Atole
The word atole is derived from a Nahuatl term meaning "watery." This milky cornstarch-based beverage is usually paired with sweet and savory breads such as pan dulce, pan de sal, bolillos, or conchas. Atole is commonly served at breakfast or dinnertime year-round, and is also one of the traditional drinks of the Day of the Dead.
Recipe Servings: 3–6
Prep Time
10 minutes
Cook Time
10 minutes
Total Time
20 minutes
Vegetarian
Vegan
Gluten Free
Dairy Free
Kosher
Halal
Ingredients
- ⅓ cup (40 g) cornstarch (or rice or oat flour)
- 6 cups (1440 ml) whole milk, divided
- ⅓ cup (65 g) sugar (ideally piloncillo sugar)
- Seeds of one vanilla bean, preferably mexican
Directions
- In a medium bowl, dissolve the cornstarch with 1 cup (240 ml) milk and stir until there are no lumps.
- Put the rest of the milk, sugar, and vanilla seeds into a large pot. Gradually, add the cornstarch mixture and stir.
- Over medium-high heat, cook the mixture, stirring constantly, for about 2 or 3 minutes. Bring to a boil.

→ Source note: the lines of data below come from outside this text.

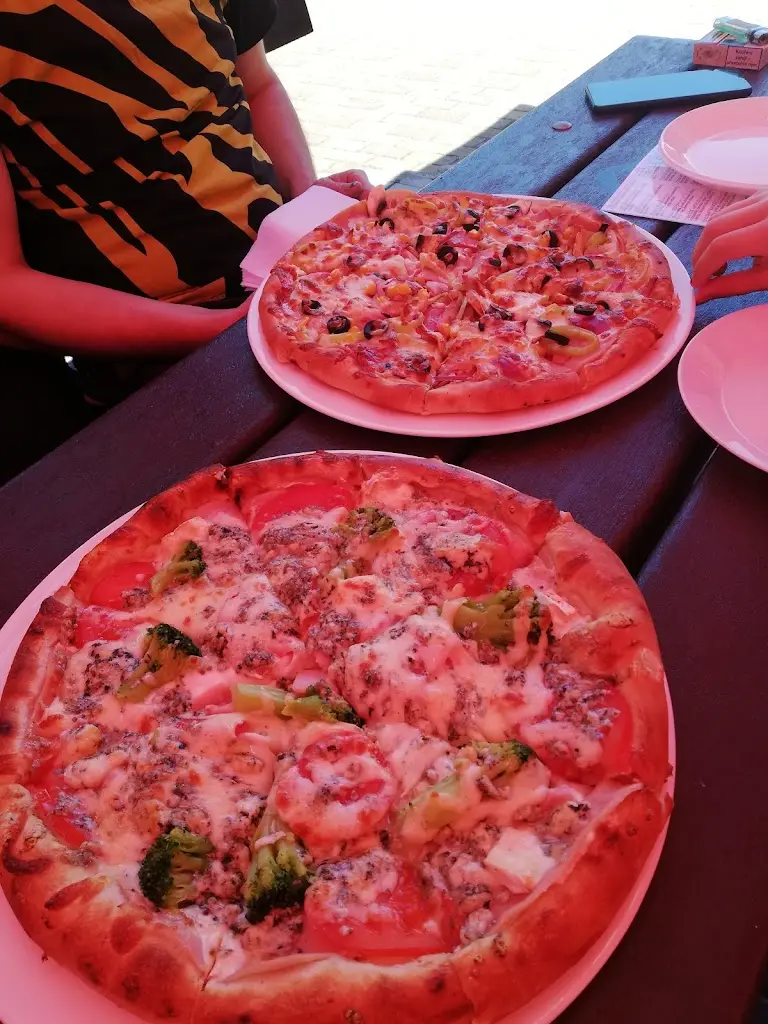 Menu_Restaurace Na Obci Jistebník_Jistebník_immagine_4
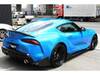 TOYOTA SUPRA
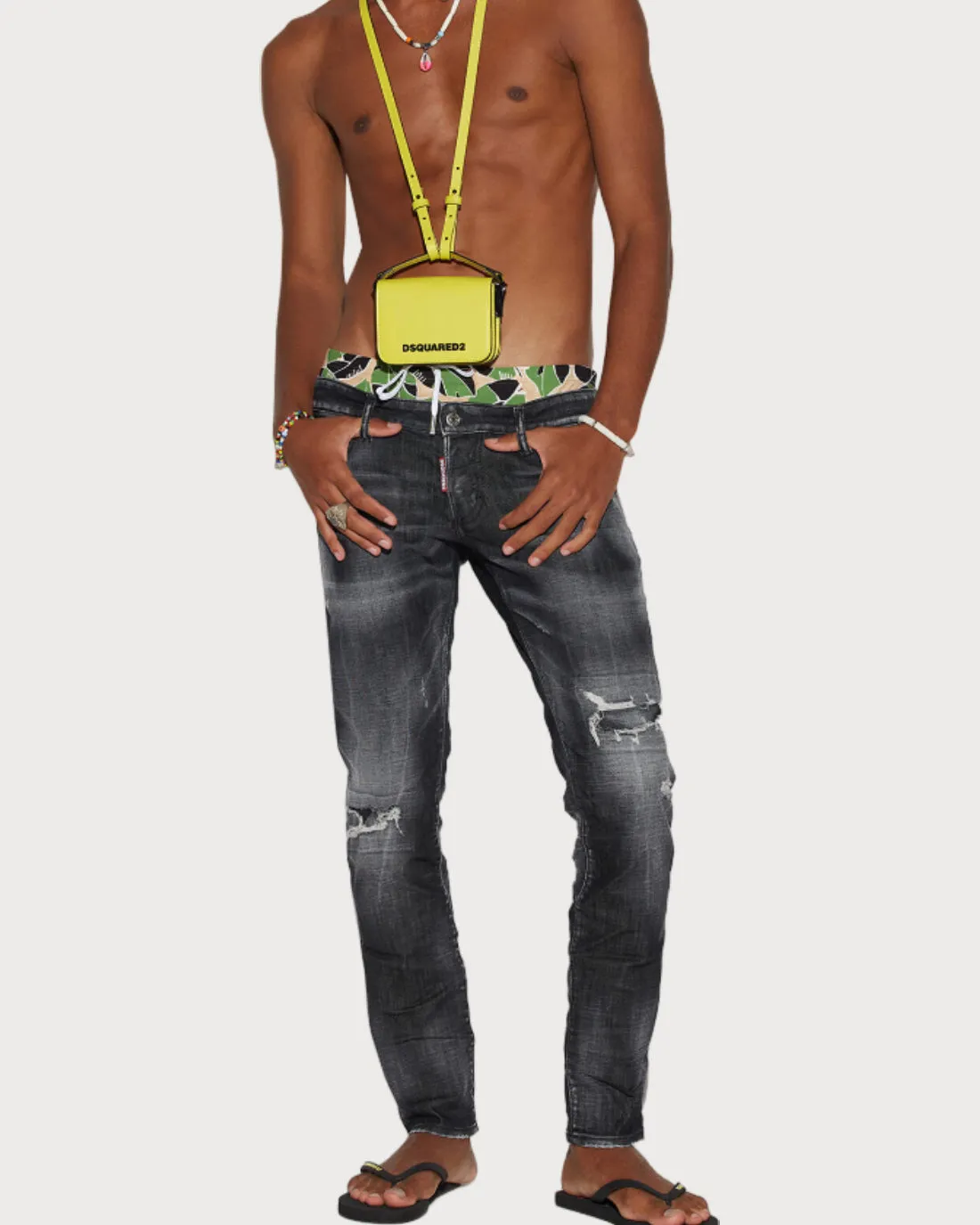 Dsquared2 Jeans Skater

- When the atole has thickened, remove from heat. Strain before serving. Serve warm.
Notes
There are many variations of atole. A chocolate version is popular, as well as atole de guayaba (guava), atole de fresa (strawberry), atole de almendra (almond), atole de naranja (orange), atole de cacahuate (peanut), and atole de mandarina (tangerine).